Mutant lines induced by ethyl methane sulfonate (EMS) have been used for crop improvement and functional genomics. Since pepper is very recalcitrant to be transformed, EMS mutagenesis could be an alternative method to generate useful mutant lines and to characterize the function of genes. We have developed mutant lines consisting of about 3,938 M2 mutant lines using Korea local landrace, C. annuum ‘Yuwolcho’. Yuwolcho has suitable traits for mutagenesis such as early flowering and maturation, large number of seeds per fruit, and susceptibility to various diseases. Up to now, 917 M2 mutant lines were evaluated to confirm the effect of EMS. M2 mutant lines have shown variations in plant stature (small size, dwarfism, and early death), leaf development (light color, variegation and morphological change) and flower (inflorescence, morphological change) and fruit (size and color). We observed the largest morphological variation in leaf development. Most of these mutant phenotypes were inherited recessively. In addition, we are applying cel1-based TILLING to identify useful mutant lines. We will apply cel1-based TILLING to identify useful mutant lines. We are expecting that these mutant lines will be very useful to study the function of genes in C. annuum.

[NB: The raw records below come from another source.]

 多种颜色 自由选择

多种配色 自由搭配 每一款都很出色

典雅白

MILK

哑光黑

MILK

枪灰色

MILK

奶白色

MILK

In pepper, investigation of important traits such as disease resistances, high yield and pungency were mostly focused on a cultivated species, Capsicum annuum. This narrow breeding pool hampered to develop improved cultivars. Exploitation of wild germplasm in Capsicum has been recognized as an important issue. The construction of core collection and analysis of genetic diversity in Capsicum is the first step to make full use of germplasm. Although there have been several attempts to construct core collections in Capsicum, most of the works were limited due to handling small number of samples, relying mainly on the characterization of morphological traits and focusing on C. annuum species. Therefore, the comprehensive studies for genetic diversity and structure of Capsicum including phenotypic data, molecular marker patterns and evaluation of useful alleles are very necessary to understand the structure and patterns of genetic diversity in Capsicum. We are developing for a core collection set in Capsicum using molecular markers and phenotypic data with over 3,000 germplasm accessions.

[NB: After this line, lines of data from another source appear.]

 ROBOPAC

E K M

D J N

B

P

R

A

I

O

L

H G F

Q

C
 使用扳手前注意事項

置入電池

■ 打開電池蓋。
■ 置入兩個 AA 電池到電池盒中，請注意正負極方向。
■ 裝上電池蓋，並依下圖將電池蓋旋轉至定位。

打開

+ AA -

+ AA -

The Korean people consume a lot of hot peppers. Despite its popularity and importance, genetic mechanism determining the content of capsaicinoid has not been understood yet. Since the inheritance of capsaicinoid content is thought to be controlled by quantitative trait loci (QTLs), a well-constructed genetic population and well-organized approach method to study genetic inheritance are required. Here we show the scheme to find the QTLs controlling capsaicinoid content using a recombinant inbred lines (RILs) obtained from a cross between C. annuum, Perennial and C. annuum, Dempsey. We measured capsaicinoid contents of each line for QTL analysis. In addition, total 24 qualitative and quantitative traits of RILs were phenotyped. Phenotyping data can be used to construct another QTL map controlling agricultural trait. An ultra high density linkage map constructed by sequencing RILs will used for QTL nalaysis. We are expecting that this study will be useful to breed high-quality and pungent pepper cultivars by molecular breeding method.